Sexy Mexi Salad

So, this is pretty much my new favorite staple these days. I am very excited about it for several reasons:

* It's a great way to get in lots n lots of veggies, fiber, and nutrients in one fell swoop!
* It will totally fill you up - but with very few calories! And it will keep you going for a long time. Yeah!
* For those of you on my two-week wellness plan, you'll love it! It's "green" and you'll basically fulfill your entire day's veggie requirement just by eating this (if you eat the whole thing yourself like I do, that is)
* It's eaaaaasy. And yummy. You do the math on that one.
* It uses lots of fresh produce items that are in season right now. And what could make for a happier meal than that? Ronald McDonald, say your prayers.

So, without further silliness, here it is....

Sexy Mexi Salad

Crunchy Topping (optional, but fun):
* One small handful of "Guiltless Gourmet" baked chili-lime chips (or other organic low-fat corn chips)
* 1-2 sprouted corn tortillas (If using these, do the following: Cut into 1/2-inch strips, place in a single layer on a cookie sheet, and brush lightly with coconut or olive oil. Sprinkle with fresh lime juice, chili powder, and garlic granules. Bake at 350 F until lightly browned and crisp, about 5-10 minutes. Set aside.)

Sexy Salad:
* One Romaine lettuce heart (about 3 cups of chopped lettuce)
* One ear of corn, kernels removed (no need to cook if fresh and tender)
* 1/3 cup chopped red onion or scallions (green onions)
* 1/2 cup grape tomatoes

* 1 teaspoon coconut oil
* 2 medium zucchinis or yellow summer squash, diced
* Seasoned salt and black pepper
* 1/2 cup black beans, cooked and drained

Final Fling:
* Fresh salsa to taste, your favorite brand (I buy mine from a locally owned Mexican restaurant - it's the best I've ever tasted! Very fresh, spicy, and tangy.)
* Optional: 2 tablespoons vegan sour cream or 1/4 avocado, diced

1. To begin, prepare the crunchy topping (if using) and set aside.
2. Place all of the salad items in a very large bowl and set aside.
3. Set a stir-fry pan or wok over medium-high heat and add the teaspoon of coconut oil. Add the zucchini and seasoned salt and pepper to taste. Stir-fry, stirring often, until the zucchini is tender. Add the beans and stir-fry gently, just until heated through. Remove from heat and place on top of the salad.
4. Toss the salad gently and generously with salsa and add the crunchy topping. Finally, top with vegan sour cream or avocado, if using. Enjoy, enjoy, enjoy!
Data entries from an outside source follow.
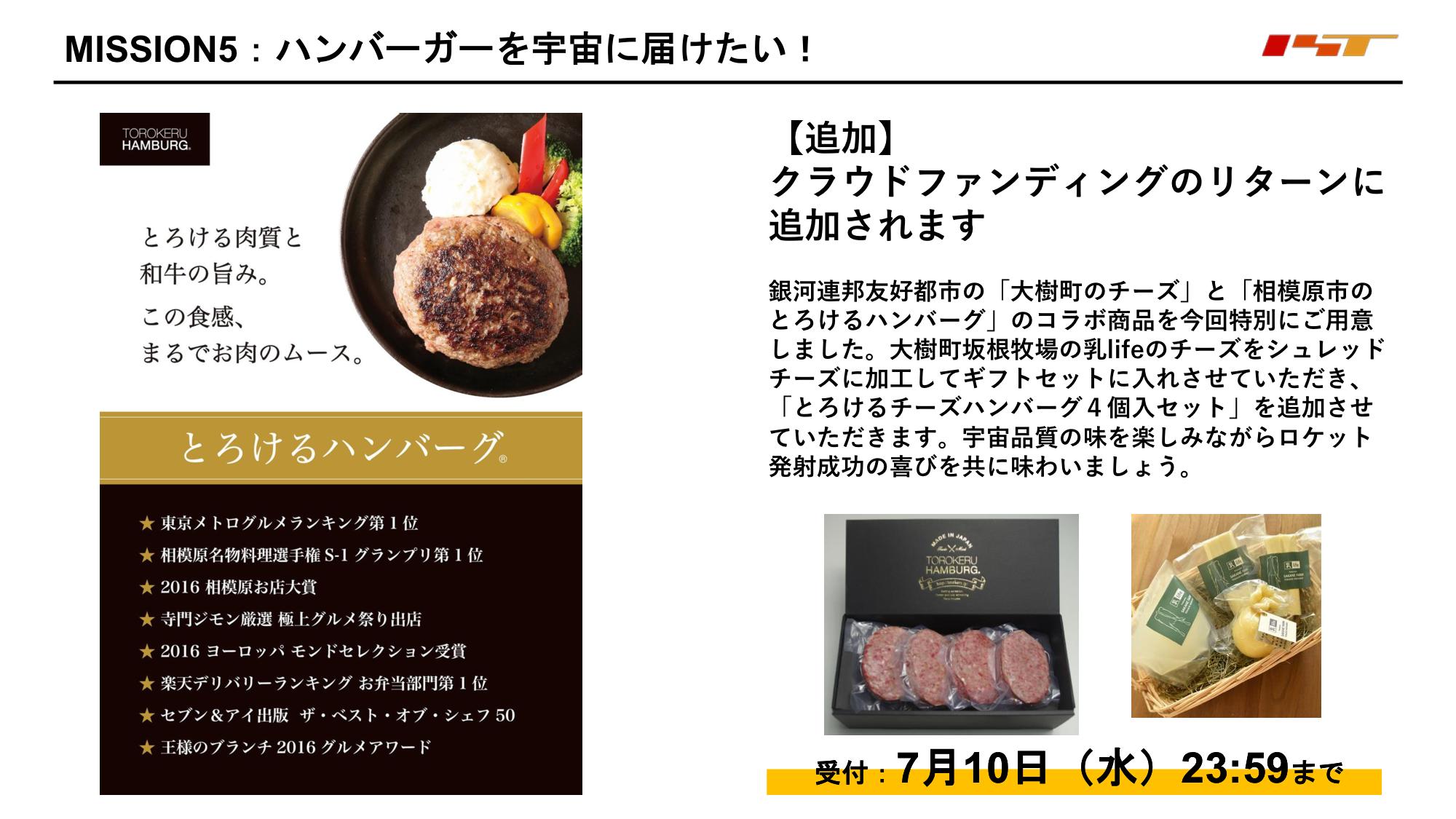 f:id:Imamura:20190628161329p:plain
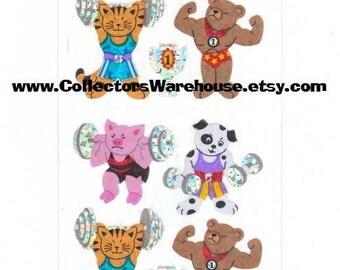 Body Building Animals Sticker Strip by Sandylion MOC prismatic NIP Tiger Bear Pig Dog workout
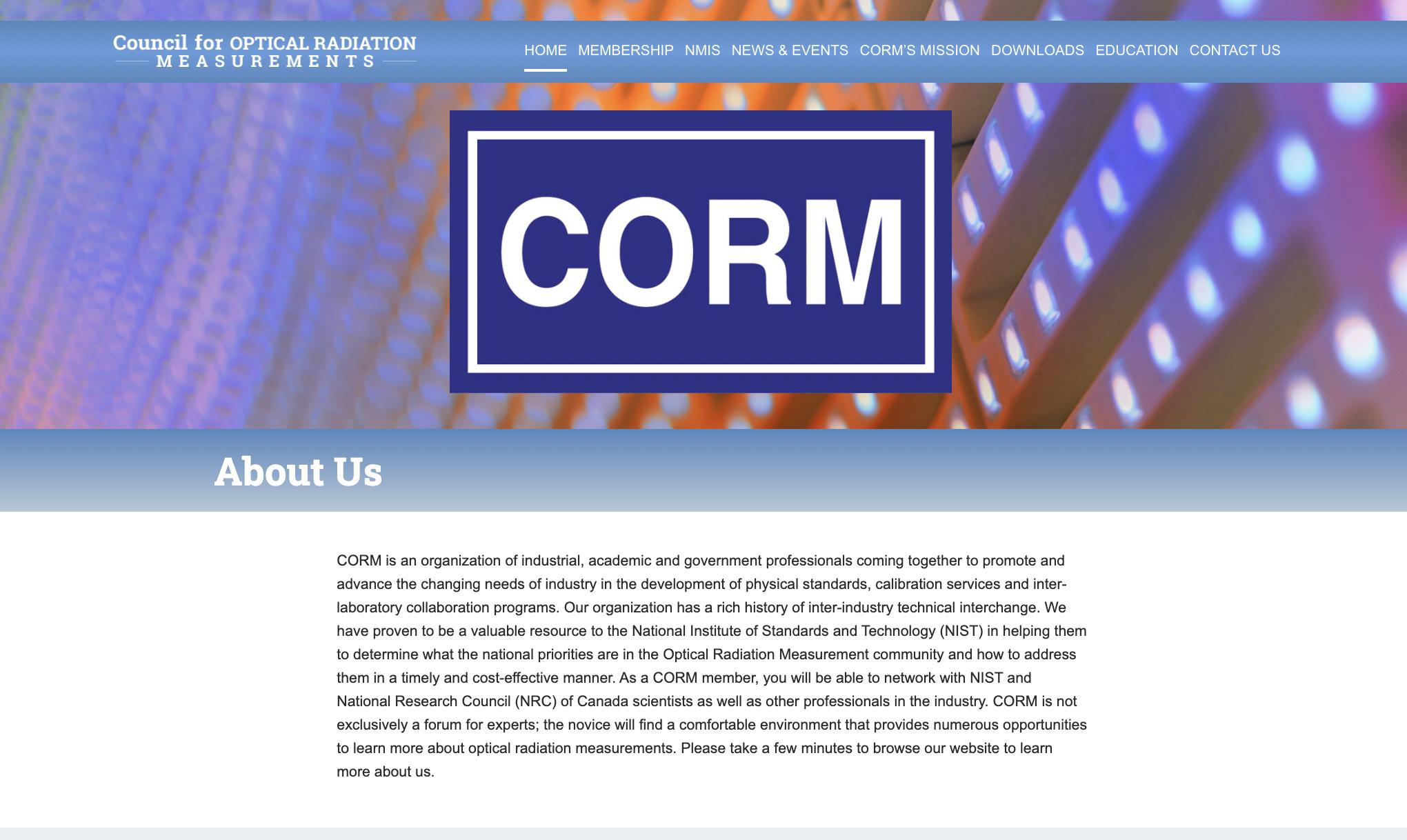 CORM Home Page
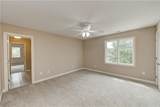 6040 Cedar Bend Way - Photo 43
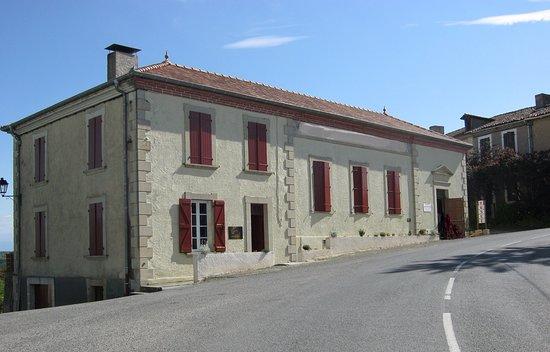 Musee de Saint-Frajou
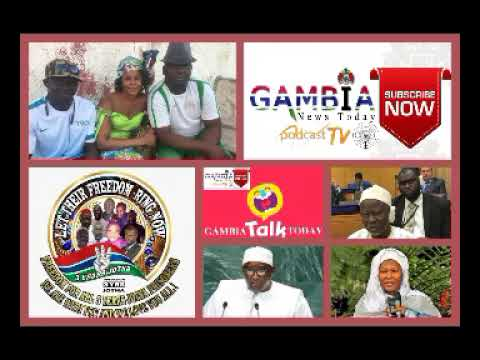 GAMBIA TODAY TALK 20TH JUNE 2021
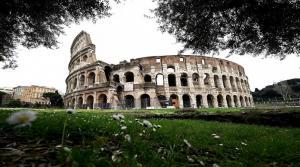 بيع نادي روما الى رجل أعمال أمريكي مقابل 700 مليون دولار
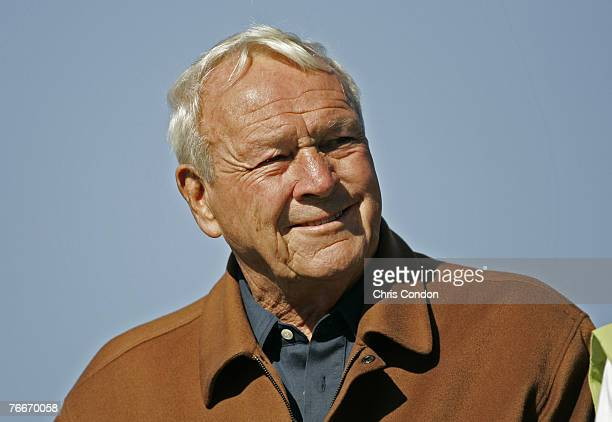 Arnold Palmer watches play during the third round of the Arnold Palmer Invitational presented by MasterCard held at Bay Hill Golf Club and Lodge in...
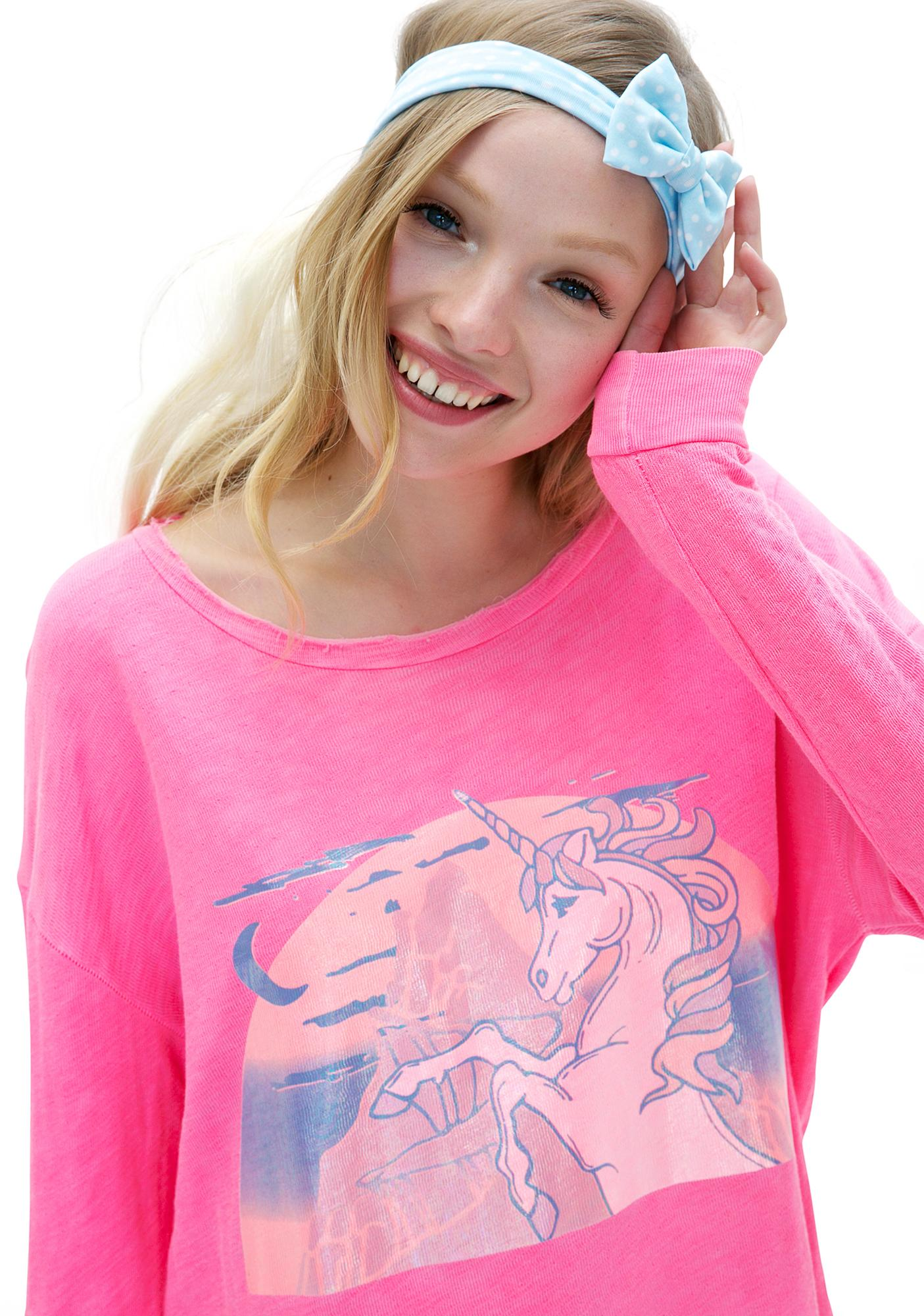 Wildfox Couture Hologram Unicorn Tuscany Tunic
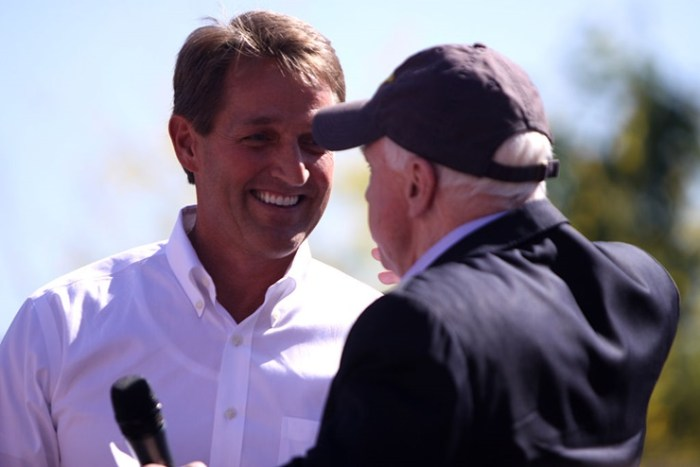 Jeff Flake Says Arizona Could Go Blue, Asks Donald Trump To Change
Serves 1-2/Green (According to the health guidelines in my books)/SF (Soy-Free without vegan sour cream)/GF (Gluten-Free)
30 Minutes or Under!

1 comment:

  1. For lunch today, I made this recipe for myself and my hubby. We really enjoyed it! It's definitely a keeper. :) For some reason, I cannot find vegan lime chips; they all contain casein. We even looked at Whole Foods last night but didn't locate any.